• [Records to process]:
-- BEGIN --
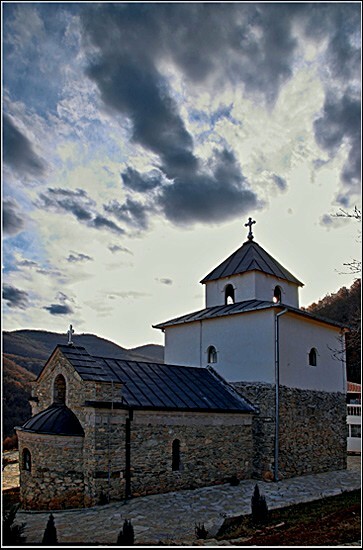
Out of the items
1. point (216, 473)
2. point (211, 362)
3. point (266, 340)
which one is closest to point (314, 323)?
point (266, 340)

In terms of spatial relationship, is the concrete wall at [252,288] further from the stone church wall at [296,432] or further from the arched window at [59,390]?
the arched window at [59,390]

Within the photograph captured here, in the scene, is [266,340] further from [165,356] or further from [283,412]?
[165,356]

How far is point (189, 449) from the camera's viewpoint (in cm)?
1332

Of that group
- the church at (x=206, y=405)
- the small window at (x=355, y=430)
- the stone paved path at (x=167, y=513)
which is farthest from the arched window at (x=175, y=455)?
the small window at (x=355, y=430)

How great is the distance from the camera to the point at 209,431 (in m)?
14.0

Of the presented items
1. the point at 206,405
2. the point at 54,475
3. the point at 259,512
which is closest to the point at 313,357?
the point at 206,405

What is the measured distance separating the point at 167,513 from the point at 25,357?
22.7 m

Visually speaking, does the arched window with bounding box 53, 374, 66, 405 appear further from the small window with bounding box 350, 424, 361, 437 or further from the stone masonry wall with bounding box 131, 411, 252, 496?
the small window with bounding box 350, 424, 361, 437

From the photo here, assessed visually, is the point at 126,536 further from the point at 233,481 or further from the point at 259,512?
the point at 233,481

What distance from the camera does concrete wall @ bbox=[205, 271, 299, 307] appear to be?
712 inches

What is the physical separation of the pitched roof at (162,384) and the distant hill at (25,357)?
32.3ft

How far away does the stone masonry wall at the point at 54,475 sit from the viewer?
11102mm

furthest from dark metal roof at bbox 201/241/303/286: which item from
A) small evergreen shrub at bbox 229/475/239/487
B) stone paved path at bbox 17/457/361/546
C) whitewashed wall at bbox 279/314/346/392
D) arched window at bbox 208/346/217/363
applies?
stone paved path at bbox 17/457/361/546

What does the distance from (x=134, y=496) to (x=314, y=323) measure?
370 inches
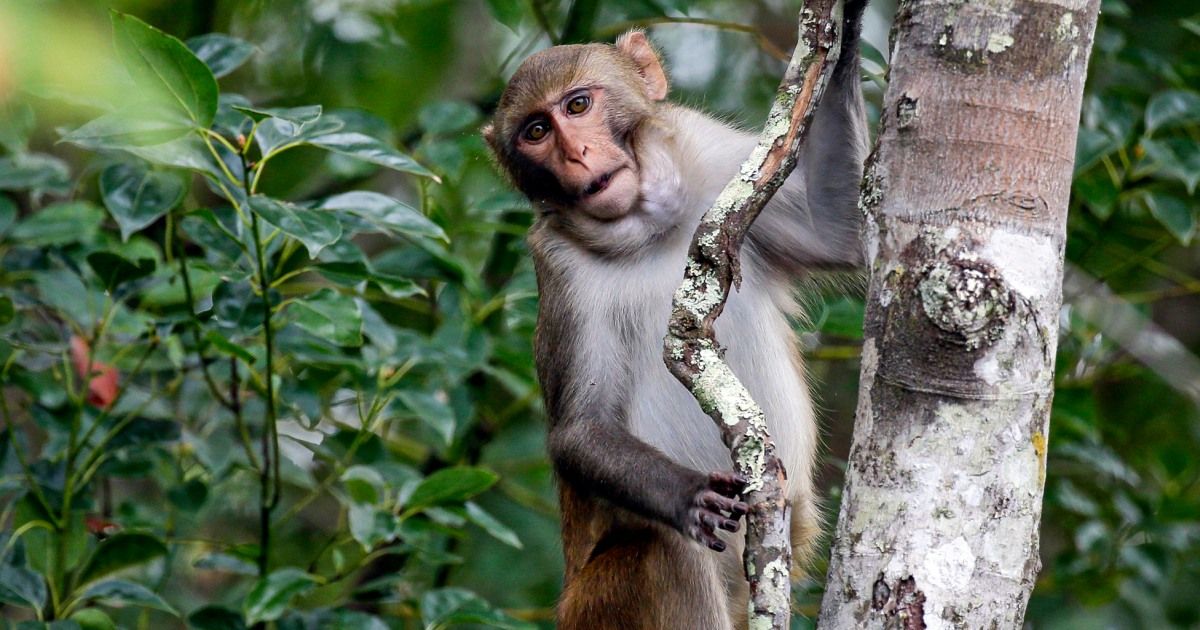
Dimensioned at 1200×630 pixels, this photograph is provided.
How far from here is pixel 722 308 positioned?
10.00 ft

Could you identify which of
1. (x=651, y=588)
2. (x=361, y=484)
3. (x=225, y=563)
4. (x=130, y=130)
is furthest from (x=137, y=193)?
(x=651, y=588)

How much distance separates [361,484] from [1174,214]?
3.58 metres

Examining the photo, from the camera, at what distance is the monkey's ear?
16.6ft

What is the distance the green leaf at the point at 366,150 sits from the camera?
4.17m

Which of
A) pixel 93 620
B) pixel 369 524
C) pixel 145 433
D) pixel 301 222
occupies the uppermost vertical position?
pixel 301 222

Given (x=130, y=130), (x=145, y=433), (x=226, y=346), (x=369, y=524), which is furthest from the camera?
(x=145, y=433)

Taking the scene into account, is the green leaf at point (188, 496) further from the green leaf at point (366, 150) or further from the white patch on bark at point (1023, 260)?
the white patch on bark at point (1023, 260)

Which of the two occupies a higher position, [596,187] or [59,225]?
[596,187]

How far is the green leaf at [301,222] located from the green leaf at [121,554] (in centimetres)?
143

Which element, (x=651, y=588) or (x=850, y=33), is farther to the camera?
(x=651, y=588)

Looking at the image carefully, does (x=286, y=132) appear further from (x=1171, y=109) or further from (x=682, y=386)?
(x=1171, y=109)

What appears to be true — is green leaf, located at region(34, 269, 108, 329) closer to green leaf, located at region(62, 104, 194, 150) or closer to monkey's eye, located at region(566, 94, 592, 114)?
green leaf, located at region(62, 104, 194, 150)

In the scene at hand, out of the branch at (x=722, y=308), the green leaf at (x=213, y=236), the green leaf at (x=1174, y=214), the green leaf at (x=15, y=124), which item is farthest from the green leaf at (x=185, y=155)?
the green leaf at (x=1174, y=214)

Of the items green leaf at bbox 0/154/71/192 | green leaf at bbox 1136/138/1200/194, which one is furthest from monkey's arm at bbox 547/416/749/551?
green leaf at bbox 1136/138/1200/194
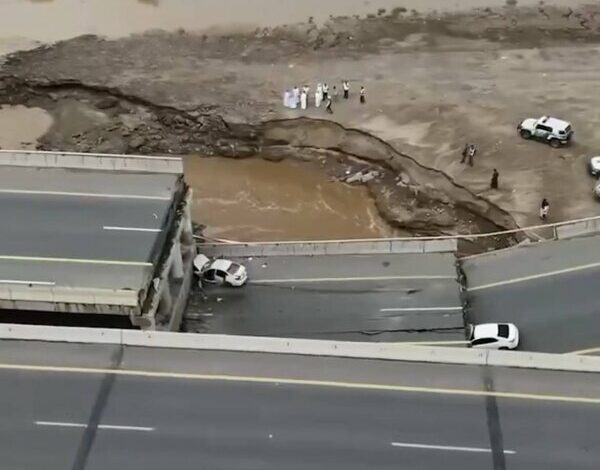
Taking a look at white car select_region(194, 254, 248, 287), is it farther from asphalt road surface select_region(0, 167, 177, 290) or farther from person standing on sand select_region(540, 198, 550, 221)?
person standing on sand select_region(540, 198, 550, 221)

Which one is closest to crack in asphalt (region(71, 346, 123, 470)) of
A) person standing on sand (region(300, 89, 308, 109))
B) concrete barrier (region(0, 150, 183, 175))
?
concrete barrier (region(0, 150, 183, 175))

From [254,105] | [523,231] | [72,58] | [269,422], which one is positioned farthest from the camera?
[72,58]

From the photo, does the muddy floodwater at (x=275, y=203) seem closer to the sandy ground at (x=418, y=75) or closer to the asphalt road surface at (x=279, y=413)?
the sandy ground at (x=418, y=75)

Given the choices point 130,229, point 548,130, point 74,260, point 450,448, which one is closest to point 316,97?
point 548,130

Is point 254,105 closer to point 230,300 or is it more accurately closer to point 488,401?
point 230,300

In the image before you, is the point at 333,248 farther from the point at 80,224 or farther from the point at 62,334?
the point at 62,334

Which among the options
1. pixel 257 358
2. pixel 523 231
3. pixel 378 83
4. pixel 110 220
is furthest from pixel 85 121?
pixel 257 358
-- END --
-- BEGIN --
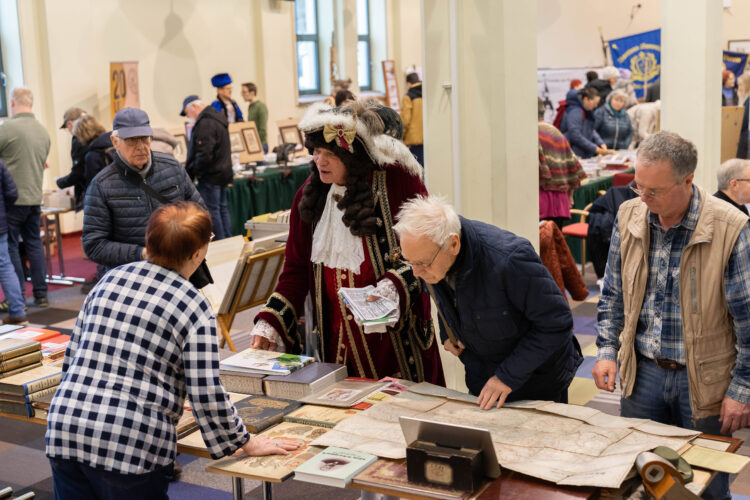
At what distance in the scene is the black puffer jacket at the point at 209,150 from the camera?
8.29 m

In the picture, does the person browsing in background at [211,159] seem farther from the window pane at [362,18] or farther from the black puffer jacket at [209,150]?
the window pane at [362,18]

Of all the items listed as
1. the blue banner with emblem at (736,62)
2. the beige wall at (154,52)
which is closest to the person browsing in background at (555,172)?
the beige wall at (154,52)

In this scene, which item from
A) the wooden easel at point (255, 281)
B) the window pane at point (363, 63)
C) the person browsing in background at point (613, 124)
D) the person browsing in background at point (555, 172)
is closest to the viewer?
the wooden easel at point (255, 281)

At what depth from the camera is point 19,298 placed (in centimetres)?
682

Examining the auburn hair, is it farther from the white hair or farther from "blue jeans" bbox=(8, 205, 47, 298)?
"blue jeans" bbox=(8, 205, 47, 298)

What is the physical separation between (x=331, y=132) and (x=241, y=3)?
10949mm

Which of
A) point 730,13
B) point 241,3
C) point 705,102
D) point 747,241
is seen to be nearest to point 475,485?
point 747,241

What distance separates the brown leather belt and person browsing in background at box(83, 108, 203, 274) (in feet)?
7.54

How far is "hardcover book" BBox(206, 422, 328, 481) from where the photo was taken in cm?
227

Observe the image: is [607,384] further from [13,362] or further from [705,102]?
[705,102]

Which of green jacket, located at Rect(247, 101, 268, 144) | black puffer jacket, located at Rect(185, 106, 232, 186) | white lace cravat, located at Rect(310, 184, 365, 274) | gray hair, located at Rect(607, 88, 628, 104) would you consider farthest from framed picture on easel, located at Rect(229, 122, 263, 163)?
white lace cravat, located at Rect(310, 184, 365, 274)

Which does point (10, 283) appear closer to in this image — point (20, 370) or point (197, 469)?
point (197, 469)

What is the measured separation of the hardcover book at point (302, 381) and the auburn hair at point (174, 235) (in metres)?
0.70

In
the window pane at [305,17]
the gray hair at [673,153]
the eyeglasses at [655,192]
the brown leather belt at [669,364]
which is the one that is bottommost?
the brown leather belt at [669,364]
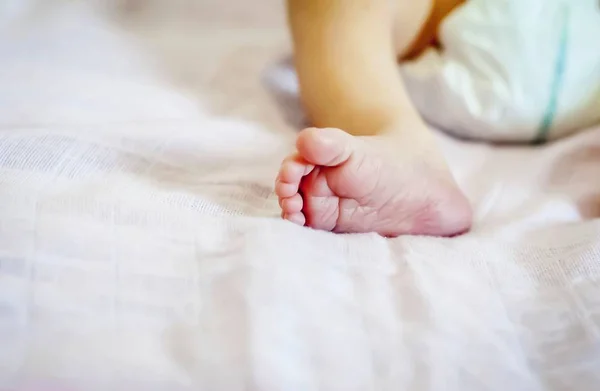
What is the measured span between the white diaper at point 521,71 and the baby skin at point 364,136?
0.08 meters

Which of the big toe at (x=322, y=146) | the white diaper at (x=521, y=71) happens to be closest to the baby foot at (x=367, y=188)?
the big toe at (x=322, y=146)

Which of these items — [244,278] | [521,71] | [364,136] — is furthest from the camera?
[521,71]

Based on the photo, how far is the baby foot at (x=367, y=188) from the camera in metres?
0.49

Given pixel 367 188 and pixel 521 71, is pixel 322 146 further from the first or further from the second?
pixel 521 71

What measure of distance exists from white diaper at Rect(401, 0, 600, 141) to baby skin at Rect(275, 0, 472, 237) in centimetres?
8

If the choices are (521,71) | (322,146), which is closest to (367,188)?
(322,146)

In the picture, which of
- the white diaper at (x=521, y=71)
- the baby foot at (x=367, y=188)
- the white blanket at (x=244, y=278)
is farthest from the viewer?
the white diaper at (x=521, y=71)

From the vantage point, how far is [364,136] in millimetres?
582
-- END --
-- BEGIN --
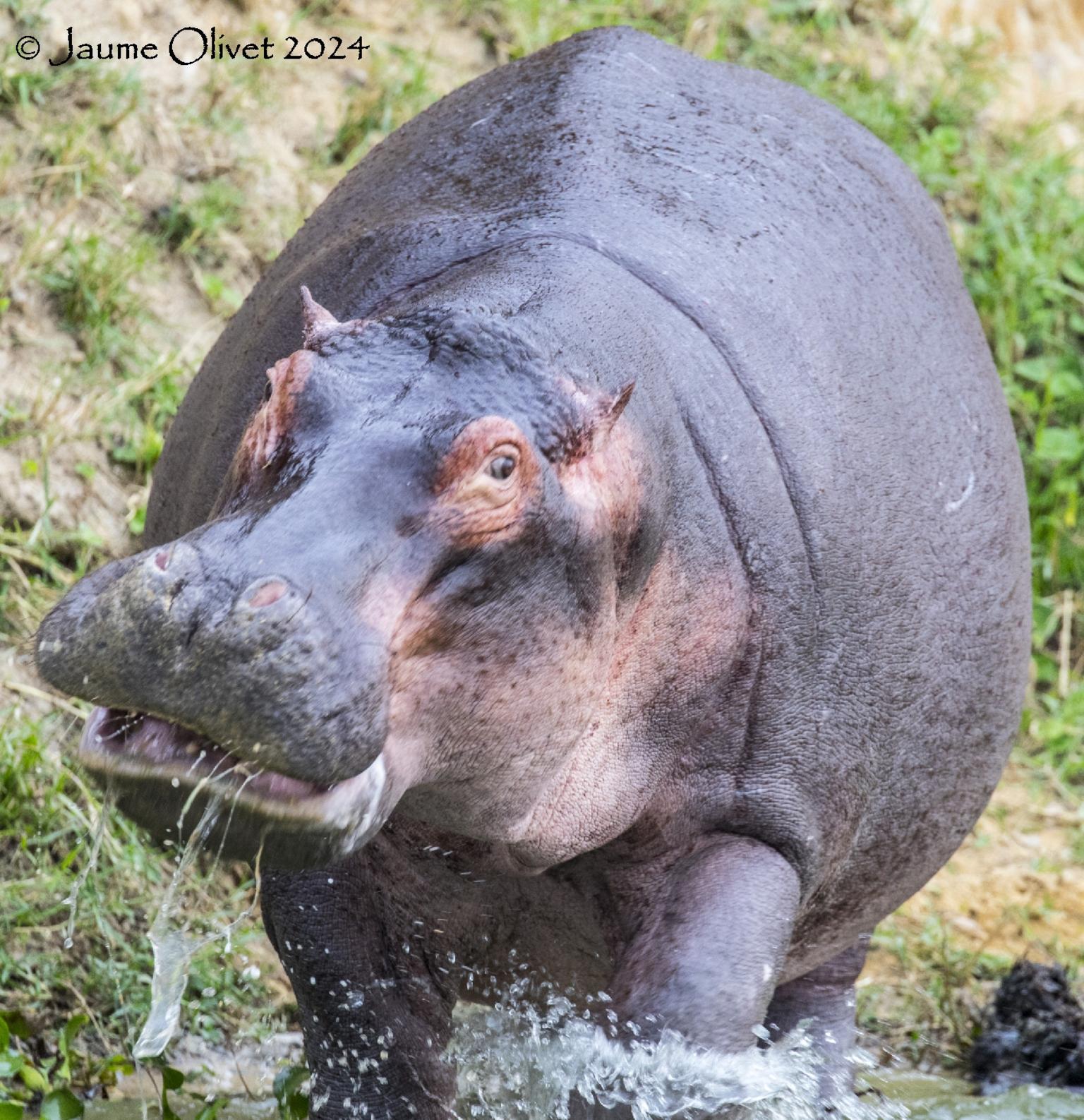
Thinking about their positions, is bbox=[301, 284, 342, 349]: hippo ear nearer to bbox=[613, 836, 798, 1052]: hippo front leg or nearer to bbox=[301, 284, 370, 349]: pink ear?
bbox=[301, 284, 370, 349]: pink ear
-- END --
• [What to do]:
Convert everything in the data from the line containing "Of the presented items" down to the line containing "3.58 metres", both included, into a JSON list of strings with one string per line. Skip blank lines and leave out the pictures.

• [Exercise solution]:
[
  "Of the presented items",
  "1. the point at 206,405",
  "2. the point at 54,475",
  "3. the point at 259,512",
  "which is closest to the point at 313,357?",
  "the point at 206,405",
  "What is the measured distance separating the point at 167,513 from the point at 25,357?",
  "22.7 m",
  "Visually speaking, does the arched window with bounding box 53, 374, 66, 405 appear further from the small window with bounding box 350, 424, 361, 437 or further from the stone masonry wall with bounding box 131, 411, 252, 496?",
  "the small window with bounding box 350, 424, 361, 437",
  "From the photo here, assessed visually, is the point at 126,536 further from the point at 233,481 or further from the point at 259,512?",
  "the point at 233,481",
  "What distance from the camera does concrete wall @ bbox=[205, 271, 299, 307] appear to be?",
  "712 inches",
  "What is the physical separation of the pitched roof at (162,384) and the distant hill at (25,357)?",
  "32.3ft",
  "How far away does the stone masonry wall at the point at 54,475 sit from the viewer?",
  "11102mm",
  "furthest from dark metal roof at bbox 201/241/303/286: which item from",
  "A) small evergreen shrub at bbox 229/475/239/487",
  "B) stone paved path at bbox 17/457/361/546",
  "C) whitewashed wall at bbox 279/314/346/392",
  "D) arched window at bbox 208/346/217/363",
  "applies?",
  "stone paved path at bbox 17/457/361/546",
  "What does the distance from (x=134, y=496) to (x=314, y=323) measure?",
  "370 inches",
  "Dimensioned at 1200×630 pixels, this photograph is provided.",
  "How far from here is pixel 722 308 positioned?",
  "10.00 ft",
  "Could you identify which of",
  "1. (x=651, y=588)",
  "2. (x=361, y=484)",
  "3. (x=225, y=563)",
  "4. (x=130, y=130)",
  "is furthest from (x=137, y=193)?",
  "(x=651, y=588)",
  "How much distance separates [361,484] from [1174,214]?",
  "3.58 metres"
]